TAREFA 1: Devolva tudo o que vem no relato, de "Foi um encontro" até "animado e romântico.".
TAREFA 2: Com base no relato abaixo, explique por que o grupo de estudantes de Medicina da casa alugada era considerado moderno.

RELATO:
-=-=-=-=-
Eu me lembro de ficar com uma amiga na varanda, deitada na rede, de manhã, só observando quem ia sair da casa de quem. Muita cerca pulada, muitas tentações, traições, encontros e desencontros.
Uma das casas era alugada por um grupo grande de estudantes de Medicina e seus pares. Eu os achava modernos porque casavam, recasavam, mas continuavam na sociedade. E um deles, psiquiatra, o Ricardo, não sei como, atendia todo mundo.
Lá, conheci meus dois amores de toda a vida, com quem falo todos os dias, por telefone ou pelo nosso grupo de WhatsApp. Gargalhamos muito, mas é com eles que choro, é pra eles que peço ajuda, quando a vida me maltrata: o Renato e a Leila.
Eu ainda não os conhecia. Tinha me apaixonado e namorava o Julinho, também violeiro, mas eu pulava a cerca e ele tinha uma namorada há muitos anos, antes, durante (?) e depois do nosso namoro.
Foi um encontro bacana. A gente conversava tanto e transava tanto, que era comum nos surpreendermos com o dia raiando sem dormir. E tínhamos que trabalhar no dia seguinte. No Rio, ele morava com o Fernando, aquele que levou um piano pra Aldeia, e que criou o Clube da Esquina de Búzios.
Julinho era animado e romântico.
-=-=-=-=-
MATERIAL:
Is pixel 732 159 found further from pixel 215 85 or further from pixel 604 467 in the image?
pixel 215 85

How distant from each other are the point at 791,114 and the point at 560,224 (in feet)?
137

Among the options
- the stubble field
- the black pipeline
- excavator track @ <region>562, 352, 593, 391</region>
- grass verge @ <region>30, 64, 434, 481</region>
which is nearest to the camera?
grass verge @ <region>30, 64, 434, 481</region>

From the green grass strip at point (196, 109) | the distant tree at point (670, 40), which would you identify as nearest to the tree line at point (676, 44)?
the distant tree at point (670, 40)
-=-=-=-=-
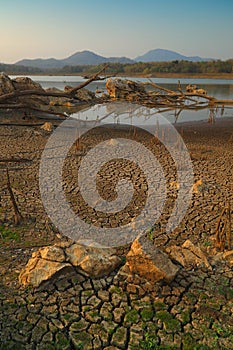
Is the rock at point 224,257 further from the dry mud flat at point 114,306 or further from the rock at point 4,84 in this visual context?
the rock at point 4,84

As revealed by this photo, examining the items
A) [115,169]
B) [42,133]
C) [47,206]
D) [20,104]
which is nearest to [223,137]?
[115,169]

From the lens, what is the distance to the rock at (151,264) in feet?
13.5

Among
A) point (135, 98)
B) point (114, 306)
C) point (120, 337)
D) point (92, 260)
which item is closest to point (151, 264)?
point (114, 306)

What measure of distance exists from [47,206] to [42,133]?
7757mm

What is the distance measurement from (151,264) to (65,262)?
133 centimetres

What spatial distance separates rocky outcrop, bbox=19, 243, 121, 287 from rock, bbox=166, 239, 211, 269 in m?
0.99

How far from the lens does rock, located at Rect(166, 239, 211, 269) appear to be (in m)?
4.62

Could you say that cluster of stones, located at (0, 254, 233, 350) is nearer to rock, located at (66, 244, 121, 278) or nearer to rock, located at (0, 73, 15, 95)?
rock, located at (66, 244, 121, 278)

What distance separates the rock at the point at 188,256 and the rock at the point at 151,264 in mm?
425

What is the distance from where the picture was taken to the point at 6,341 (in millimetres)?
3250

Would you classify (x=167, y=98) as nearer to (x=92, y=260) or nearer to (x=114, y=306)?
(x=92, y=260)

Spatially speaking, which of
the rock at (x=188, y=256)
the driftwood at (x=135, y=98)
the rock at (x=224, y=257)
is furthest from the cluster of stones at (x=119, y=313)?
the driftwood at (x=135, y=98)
-=-=-=-=-
RESPOSTA 1:
Foi um encontro bacana. A gente conversava tanto e transava tanto, que era comum nos surpreendermos com o dia raiando sem dormir. E tínhamos que trabalhar no dia seguinte. No Rio, ele morava com o Fernando, aquele que levou um piano pra Aldeia, e que criou o Clube da Esquina de Búzios.
Julinho era animado e romântico.

RESPOSTA 2: Eram considerados modernos porque se casavam e se recasavam, mas continuavam na sociedade.